Inference:

!pip install -q "unsloth[colab-new] @ git+https://github.com/unslothai/unsloth.git"
!pip install -q --no-deps "xformers<0.0.26" trl peft accelerate bitsandbytes
from unsloth import FastLanguageModel
import torch
max_seq_length = 512
dtype = None # None for auto detection. Float16 for Tesla T4, V100, Bfloat16 for Ampere+
load_in_4bit = True # Use 4bit quantization to reduce memory usage.
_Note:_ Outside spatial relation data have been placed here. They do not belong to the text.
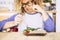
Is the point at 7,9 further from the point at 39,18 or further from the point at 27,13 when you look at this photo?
the point at 39,18

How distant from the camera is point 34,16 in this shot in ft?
7.24

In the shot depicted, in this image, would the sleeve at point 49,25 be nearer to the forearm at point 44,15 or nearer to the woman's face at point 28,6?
the forearm at point 44,15

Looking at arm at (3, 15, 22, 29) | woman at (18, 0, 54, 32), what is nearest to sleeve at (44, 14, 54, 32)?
woman at (18, 0, 54, 32)

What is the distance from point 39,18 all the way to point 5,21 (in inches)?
20.6

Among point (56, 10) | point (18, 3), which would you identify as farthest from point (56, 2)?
point (18, 3)

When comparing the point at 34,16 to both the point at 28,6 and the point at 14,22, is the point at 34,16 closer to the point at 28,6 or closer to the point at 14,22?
the point at 28,6

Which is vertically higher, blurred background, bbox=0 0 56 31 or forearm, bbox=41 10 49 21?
blurred background, bbox=0 0 56 31

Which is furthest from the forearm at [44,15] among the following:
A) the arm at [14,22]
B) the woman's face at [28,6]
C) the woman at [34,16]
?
the arm at [14,22]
Can be False.

model, tokenizer = FastLanguageModel.from_pretrained(
    model_name = "Hinglish-Project/llama-3-8b-English-to-Hinglish",
    max_seq_length = max_seq_length,
    dtype = dtype,
    load_in_4bit = load_in_4bit,
)
def pipe(prompt):
  alpaca_prompt = """### Instrucion: Translate given text to Hinglish Text:

### Input:
{}

### Response:
"""

  inputs = tokenizer(
      [
          alpaca_prompt.format(prompt),
      ], return_tensors = "pt").to("cuda")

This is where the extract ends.